Written on Dec 12, 2018

Diversity advocates have been trying for two decades to sell the corporate world on gender balance in the boardroom. Maybe they should be lobbying lawmakers instead.

A new study by Egon Zehnder points out that among countries that average three or more women on large company boards — thought to be the threshold at which diversity starts to yield higher returns — all but one operate under government-mandated quota systems.

“When we look at the board seats that have turned over, only about a quarter of them are filled by women,” said Cynthia Soledad, a co-leader of the Egon Zehnder diversity council and one of the authors of the study. “It needs to be more than an intellectual exercise or a philosophical alignment that diversity is good and diversity would benefit us.”

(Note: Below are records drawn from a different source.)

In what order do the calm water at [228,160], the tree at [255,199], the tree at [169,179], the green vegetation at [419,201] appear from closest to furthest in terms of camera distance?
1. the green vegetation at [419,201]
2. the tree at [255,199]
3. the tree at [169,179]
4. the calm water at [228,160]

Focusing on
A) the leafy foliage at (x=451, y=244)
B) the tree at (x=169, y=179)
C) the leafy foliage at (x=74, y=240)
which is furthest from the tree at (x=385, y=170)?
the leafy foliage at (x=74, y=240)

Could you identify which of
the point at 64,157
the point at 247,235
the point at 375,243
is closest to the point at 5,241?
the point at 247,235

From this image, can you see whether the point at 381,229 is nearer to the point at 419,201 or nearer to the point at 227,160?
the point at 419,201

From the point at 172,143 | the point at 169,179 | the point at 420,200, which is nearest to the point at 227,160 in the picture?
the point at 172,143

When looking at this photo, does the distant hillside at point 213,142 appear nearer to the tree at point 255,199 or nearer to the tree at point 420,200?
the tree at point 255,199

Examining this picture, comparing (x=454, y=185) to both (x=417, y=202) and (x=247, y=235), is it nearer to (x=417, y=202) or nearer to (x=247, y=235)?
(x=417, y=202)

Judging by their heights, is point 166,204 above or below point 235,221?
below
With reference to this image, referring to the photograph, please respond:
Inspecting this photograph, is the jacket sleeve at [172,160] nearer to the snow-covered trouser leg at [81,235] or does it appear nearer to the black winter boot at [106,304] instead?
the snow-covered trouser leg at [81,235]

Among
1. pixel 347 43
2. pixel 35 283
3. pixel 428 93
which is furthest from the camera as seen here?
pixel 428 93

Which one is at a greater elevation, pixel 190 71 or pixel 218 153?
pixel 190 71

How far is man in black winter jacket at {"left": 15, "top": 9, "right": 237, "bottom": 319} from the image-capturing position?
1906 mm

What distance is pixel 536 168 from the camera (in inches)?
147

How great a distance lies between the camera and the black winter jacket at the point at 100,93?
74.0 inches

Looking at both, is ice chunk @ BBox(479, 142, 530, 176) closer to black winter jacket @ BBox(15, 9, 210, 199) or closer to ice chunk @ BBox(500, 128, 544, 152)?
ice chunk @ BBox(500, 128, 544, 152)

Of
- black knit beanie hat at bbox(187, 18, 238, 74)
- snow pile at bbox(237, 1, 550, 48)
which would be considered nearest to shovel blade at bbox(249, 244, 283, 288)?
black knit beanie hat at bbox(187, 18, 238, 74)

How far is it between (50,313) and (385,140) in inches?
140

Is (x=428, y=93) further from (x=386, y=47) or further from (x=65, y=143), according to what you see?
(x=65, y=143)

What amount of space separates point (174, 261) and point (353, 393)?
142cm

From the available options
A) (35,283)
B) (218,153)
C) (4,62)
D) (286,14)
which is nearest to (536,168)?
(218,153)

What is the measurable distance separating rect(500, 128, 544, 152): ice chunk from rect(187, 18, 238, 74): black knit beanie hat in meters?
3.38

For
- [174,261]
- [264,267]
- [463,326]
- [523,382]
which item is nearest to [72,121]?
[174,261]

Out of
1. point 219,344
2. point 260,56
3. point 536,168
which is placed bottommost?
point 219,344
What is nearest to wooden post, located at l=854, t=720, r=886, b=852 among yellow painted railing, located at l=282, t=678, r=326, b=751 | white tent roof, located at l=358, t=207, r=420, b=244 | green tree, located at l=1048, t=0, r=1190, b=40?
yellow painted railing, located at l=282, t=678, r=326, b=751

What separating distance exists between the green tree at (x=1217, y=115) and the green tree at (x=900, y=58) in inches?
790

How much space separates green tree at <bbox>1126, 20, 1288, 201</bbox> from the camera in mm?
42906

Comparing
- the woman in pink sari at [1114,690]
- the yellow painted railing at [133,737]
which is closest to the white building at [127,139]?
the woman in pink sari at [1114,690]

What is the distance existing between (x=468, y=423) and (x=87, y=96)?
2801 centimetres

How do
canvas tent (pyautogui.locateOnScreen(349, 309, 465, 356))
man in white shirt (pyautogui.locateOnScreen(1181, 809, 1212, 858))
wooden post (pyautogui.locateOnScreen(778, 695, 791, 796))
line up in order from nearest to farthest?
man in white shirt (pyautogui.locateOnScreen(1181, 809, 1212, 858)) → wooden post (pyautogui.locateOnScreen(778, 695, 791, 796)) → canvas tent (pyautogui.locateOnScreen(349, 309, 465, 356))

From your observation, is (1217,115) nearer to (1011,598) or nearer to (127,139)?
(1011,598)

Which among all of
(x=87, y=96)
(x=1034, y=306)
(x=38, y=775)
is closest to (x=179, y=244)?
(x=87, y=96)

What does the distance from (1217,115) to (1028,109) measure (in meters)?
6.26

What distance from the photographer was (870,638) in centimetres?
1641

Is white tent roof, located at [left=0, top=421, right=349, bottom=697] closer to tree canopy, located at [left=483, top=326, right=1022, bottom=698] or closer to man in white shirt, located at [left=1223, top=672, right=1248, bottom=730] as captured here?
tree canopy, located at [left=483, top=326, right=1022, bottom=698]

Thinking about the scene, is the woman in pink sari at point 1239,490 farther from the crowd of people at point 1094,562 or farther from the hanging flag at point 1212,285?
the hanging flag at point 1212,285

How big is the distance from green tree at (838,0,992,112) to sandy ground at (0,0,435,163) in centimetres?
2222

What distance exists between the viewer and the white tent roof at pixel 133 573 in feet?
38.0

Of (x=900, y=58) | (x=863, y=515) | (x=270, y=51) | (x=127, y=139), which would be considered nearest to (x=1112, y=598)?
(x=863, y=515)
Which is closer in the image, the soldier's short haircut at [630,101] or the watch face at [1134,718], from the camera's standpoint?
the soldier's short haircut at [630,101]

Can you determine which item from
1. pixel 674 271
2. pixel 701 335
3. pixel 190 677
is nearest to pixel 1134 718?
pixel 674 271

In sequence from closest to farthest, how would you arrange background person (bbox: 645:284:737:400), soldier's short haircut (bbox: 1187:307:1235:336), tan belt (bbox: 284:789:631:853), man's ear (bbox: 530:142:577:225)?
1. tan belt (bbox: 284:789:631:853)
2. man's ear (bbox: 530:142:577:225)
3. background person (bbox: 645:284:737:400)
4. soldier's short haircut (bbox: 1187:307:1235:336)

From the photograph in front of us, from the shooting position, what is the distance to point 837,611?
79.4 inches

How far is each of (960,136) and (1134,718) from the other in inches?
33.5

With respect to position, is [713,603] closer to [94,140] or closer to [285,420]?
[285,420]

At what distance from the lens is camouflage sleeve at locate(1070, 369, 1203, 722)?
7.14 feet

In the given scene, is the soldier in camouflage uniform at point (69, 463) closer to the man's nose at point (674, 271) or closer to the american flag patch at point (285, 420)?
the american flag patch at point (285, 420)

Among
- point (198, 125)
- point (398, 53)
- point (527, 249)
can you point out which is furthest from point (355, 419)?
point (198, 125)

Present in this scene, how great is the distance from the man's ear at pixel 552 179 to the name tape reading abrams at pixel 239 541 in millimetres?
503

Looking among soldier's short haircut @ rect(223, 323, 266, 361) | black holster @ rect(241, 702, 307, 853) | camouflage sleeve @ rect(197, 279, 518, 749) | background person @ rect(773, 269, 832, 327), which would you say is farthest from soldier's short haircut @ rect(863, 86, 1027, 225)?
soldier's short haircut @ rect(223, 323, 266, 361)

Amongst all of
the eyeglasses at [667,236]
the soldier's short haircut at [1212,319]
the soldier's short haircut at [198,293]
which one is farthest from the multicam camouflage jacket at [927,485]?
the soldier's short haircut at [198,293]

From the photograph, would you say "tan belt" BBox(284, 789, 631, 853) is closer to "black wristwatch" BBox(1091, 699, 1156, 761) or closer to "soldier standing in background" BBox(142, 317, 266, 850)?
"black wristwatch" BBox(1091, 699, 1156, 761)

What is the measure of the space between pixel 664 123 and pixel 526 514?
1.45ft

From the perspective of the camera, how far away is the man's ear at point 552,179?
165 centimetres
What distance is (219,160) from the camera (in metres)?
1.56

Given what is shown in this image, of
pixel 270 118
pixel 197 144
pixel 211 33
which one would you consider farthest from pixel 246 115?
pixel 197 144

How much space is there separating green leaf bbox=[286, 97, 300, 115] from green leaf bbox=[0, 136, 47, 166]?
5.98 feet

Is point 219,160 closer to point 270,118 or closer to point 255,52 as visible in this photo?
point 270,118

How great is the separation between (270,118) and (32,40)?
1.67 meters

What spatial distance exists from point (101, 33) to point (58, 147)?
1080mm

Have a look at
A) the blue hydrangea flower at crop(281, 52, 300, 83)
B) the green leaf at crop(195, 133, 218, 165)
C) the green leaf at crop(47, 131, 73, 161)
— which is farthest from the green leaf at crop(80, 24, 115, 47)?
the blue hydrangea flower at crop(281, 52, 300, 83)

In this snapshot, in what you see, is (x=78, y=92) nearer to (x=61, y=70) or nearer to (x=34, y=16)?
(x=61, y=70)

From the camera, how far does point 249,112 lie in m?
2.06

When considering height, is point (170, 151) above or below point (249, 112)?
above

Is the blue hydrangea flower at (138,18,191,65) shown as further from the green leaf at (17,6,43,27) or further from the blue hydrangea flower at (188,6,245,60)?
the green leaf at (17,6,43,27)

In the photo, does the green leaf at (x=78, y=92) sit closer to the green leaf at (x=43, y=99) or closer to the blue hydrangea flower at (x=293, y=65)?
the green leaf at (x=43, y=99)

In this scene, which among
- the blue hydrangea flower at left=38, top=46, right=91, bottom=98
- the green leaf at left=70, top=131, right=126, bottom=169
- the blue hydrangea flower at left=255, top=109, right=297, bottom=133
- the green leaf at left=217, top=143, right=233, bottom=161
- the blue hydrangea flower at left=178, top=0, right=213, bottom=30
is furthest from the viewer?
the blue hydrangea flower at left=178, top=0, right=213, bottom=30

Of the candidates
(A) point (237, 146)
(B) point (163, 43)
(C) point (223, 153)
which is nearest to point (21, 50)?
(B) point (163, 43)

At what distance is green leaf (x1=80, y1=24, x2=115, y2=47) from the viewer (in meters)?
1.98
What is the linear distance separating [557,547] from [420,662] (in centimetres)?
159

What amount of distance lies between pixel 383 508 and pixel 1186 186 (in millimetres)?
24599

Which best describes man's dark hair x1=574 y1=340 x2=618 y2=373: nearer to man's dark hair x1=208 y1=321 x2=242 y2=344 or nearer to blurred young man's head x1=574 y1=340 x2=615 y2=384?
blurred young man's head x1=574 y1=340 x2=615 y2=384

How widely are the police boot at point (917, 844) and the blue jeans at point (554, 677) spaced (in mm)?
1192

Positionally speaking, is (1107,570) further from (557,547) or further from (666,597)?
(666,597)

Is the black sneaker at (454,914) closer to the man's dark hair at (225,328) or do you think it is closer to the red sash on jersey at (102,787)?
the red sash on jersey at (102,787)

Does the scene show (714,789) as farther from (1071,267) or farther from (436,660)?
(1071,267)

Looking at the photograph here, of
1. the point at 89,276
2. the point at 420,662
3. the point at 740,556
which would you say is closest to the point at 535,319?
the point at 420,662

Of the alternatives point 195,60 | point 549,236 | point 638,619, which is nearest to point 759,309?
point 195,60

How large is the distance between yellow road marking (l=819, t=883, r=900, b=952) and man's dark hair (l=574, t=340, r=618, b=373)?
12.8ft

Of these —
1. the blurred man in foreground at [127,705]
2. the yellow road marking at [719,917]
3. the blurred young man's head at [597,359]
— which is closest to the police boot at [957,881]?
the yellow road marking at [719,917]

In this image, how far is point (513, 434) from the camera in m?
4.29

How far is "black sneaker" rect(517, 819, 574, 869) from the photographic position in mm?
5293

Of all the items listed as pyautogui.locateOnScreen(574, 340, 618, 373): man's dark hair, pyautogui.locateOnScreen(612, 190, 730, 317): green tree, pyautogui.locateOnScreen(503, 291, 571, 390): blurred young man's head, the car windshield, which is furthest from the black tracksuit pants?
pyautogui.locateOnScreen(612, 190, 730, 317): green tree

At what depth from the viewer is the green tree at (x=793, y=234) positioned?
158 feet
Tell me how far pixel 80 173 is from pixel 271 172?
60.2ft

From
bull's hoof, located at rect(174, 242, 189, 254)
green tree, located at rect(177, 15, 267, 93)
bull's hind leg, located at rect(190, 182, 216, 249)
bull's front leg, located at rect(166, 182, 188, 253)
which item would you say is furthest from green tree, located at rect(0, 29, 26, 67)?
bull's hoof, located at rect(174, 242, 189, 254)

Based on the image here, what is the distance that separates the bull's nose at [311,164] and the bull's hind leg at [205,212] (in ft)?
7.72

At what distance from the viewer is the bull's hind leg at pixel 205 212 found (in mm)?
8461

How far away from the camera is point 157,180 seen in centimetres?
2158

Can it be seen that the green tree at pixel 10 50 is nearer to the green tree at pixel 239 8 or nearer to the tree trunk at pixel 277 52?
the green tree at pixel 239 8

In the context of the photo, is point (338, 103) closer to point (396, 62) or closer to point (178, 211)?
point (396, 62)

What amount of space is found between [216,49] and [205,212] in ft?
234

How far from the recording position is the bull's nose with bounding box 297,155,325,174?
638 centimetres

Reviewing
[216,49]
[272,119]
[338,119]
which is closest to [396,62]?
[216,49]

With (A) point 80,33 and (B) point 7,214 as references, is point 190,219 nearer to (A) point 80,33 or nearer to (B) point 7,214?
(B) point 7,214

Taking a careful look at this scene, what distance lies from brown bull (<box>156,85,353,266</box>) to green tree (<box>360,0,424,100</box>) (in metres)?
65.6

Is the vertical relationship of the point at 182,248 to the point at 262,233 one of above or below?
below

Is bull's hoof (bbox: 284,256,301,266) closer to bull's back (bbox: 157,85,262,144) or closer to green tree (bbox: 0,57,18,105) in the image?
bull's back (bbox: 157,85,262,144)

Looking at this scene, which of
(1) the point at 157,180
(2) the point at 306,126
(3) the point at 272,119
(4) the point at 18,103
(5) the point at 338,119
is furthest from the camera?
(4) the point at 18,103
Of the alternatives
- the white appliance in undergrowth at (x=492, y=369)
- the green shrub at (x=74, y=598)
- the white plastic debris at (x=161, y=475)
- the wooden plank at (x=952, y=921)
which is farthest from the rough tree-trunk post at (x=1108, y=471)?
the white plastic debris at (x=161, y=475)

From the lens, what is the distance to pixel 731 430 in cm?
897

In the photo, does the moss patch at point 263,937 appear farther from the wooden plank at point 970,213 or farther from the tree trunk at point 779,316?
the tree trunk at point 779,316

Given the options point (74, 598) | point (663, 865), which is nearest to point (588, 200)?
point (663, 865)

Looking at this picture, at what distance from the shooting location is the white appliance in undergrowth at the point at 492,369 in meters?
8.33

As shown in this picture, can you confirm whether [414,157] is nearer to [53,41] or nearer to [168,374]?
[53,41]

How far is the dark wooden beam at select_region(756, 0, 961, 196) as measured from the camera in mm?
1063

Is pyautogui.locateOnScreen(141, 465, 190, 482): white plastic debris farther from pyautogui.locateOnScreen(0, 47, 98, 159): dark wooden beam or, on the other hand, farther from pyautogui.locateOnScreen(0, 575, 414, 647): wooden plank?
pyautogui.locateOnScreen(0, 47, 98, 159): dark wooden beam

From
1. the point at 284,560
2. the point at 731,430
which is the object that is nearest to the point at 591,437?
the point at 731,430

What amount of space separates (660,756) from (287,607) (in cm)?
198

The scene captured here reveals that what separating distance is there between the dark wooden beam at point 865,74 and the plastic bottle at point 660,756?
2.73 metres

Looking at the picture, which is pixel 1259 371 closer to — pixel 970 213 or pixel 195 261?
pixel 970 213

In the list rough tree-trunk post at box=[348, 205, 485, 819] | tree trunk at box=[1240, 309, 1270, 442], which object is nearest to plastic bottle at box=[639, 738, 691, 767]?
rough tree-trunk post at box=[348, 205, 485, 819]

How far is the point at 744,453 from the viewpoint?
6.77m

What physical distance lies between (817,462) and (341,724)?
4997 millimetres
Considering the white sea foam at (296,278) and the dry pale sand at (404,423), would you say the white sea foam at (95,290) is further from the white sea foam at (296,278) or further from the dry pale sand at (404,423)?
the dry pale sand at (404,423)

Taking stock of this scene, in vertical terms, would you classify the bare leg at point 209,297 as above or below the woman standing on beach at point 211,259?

In the U.S., big companies have on average 2.5 female directors, and representation has barely increased since 2012, Soledad said. There’s no national requirement for having women on the board, though California this year passed a law that will require at least one woman on boards with headquarters in the state by 2019 and three on most of those boards by 2021.

For boards to add more women, they’re going to have to expand the universe beyond current and former CEOs and directors, Soledad said. Some companies have been willing to appoint women who have never served on a board or been a CEO, most don’t, she said.

That rules out most women, who make up just 3.7% of CEOs among the 44 companies tracked in the study.